De plus, entourer l'enfant d'interdits "de confort" le met dans une situation où il n'a pas droit d'évoluer librement, mais dans la frustration.

Donc lâcher un peu sur certains trucs permet une meilleure harmonie, pour tout le monde.

 

Pour les placards donc, chez nous il y en a deux qui ne sont pas dangereux dans la cuisine: celui des casseroles et celui des tupperwares.

 

Concernant l'interdiction en elle-même et le fait que souvent, les parents disent: "je lui dis non, il me regarde et le fait, il me défie!", j'ai appris un truc hyyyyyyper important!

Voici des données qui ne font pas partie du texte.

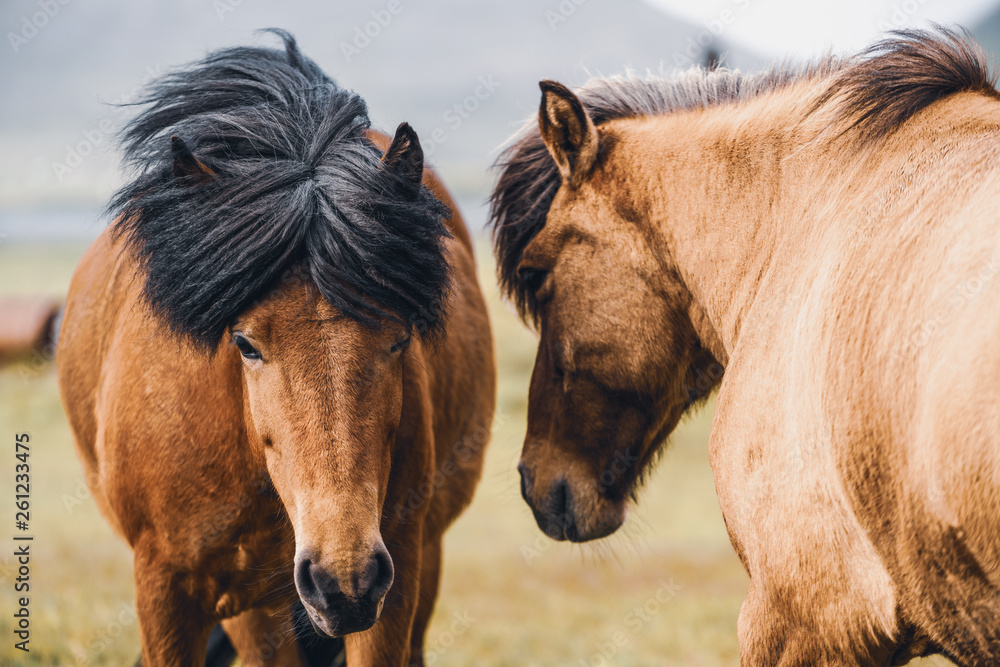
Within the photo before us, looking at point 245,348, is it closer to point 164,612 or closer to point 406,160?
point 406,160

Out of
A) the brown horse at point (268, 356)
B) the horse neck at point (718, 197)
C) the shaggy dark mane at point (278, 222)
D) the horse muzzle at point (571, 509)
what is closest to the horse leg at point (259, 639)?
the brown horse at point (268, 356)

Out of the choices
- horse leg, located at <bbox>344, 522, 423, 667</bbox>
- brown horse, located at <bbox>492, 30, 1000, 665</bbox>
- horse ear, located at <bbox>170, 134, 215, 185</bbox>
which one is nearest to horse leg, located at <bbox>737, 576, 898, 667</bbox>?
brown horse, located at <bbox>492, 30, 1000, 665</bbox>

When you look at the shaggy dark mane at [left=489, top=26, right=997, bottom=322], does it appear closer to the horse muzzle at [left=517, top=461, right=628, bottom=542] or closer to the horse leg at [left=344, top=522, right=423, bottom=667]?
the horse muzzle at [left=517, top=461, right=628, bottom=542]

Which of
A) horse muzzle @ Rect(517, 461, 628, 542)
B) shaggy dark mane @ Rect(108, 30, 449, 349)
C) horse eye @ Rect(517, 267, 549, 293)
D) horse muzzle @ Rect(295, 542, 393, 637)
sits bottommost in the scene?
horse muzzle @ Rect(517, 461, 628, 542)

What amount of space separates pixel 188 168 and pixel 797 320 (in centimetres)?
204

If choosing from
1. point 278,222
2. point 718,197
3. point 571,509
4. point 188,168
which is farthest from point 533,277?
point 188,168

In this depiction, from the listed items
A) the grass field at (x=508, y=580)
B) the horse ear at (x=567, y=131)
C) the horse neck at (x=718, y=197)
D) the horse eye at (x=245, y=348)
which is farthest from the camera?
the grass field at (x=508, y=580)

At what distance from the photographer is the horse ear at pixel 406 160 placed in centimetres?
266

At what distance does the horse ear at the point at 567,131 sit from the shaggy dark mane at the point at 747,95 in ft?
0.73

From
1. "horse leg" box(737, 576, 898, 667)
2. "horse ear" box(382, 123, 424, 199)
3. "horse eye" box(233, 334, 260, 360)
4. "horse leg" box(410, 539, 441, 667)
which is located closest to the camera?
"horse leg" box(737, 576, 898, 667)

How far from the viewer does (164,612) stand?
2850 millimetres

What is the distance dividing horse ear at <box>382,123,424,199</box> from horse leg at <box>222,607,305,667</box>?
2518 millimetres

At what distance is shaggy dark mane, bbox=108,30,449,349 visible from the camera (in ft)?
7.97

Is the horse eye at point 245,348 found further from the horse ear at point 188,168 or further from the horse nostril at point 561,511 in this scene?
the horse nostril at point 561,511
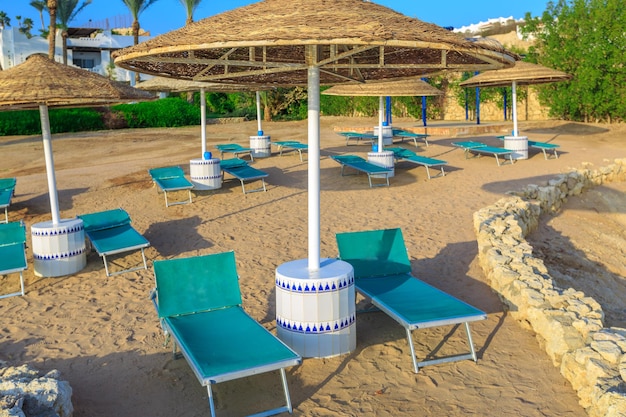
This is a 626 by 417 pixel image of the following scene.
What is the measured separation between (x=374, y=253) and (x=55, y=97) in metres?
3.92

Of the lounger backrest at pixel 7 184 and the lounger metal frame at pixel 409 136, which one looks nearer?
the lounger backrest at pixel 7 184

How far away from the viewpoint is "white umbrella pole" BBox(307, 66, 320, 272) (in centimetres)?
490

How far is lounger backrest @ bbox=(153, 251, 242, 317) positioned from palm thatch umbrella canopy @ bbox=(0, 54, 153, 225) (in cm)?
279

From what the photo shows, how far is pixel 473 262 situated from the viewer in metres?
7.35

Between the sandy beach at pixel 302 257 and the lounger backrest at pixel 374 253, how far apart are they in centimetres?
48

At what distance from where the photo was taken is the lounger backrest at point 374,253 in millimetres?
5863

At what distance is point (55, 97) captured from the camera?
6.50 meters

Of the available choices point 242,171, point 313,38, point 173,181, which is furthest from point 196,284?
point 242,171

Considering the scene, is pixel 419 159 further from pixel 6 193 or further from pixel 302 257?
pixel 6 193

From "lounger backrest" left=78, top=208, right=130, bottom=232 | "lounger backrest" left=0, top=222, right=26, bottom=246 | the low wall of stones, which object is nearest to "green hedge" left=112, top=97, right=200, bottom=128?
"lounger backrest" left=78, top=208, right=130, bottom=232

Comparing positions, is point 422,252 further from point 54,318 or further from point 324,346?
point 54,318

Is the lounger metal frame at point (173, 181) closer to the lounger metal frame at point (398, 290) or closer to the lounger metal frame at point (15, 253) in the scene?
the lounger metal frame at point (15, 253)

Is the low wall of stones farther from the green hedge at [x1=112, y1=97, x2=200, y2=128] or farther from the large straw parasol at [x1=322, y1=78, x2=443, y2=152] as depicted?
the green hedge at [x1=112, y1=97, x2=200, y2=128]

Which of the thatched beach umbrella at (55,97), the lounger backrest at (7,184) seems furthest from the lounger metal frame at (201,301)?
the lounger backrest at (7,184)
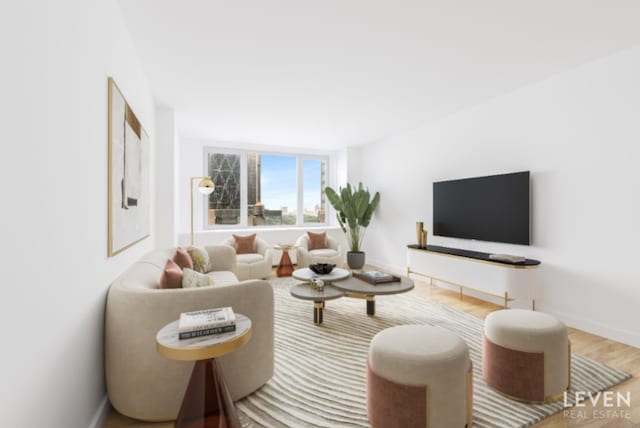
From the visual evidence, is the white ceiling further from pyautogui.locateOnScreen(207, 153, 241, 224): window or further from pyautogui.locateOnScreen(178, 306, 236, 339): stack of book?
pyautogui.locateOnScreen(207, 153, 241, 224): window

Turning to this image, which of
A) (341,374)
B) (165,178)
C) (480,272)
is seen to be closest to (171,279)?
(341,374)

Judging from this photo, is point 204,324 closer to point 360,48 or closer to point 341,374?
point 341,374

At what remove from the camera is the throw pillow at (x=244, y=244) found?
528cm

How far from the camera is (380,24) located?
8.05 ft

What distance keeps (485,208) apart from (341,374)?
2878 millimetres

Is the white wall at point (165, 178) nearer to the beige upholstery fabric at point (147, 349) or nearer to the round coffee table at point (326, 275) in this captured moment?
the round coffee table at point (326, 275)

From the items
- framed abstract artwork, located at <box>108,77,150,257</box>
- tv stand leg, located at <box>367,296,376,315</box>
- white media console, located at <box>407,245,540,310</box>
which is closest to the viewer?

Non, ton enfant ne te défie pas! il demande juste une confirmation. Voilà ce que ça donne dans sa petite tête, s'il pouvait l'exprimer:

-"Non ne touche pas à ça, c'est dangereux".

L'enfant te regarde dans les yeux et touche le truc en question. Ca signifie en fait:

-"ça, papa? C'est bien ce truc que je ne dois pas toucher et qui est dangereux?"

 

Et c'est tout. Aucune "provocation" de sa part.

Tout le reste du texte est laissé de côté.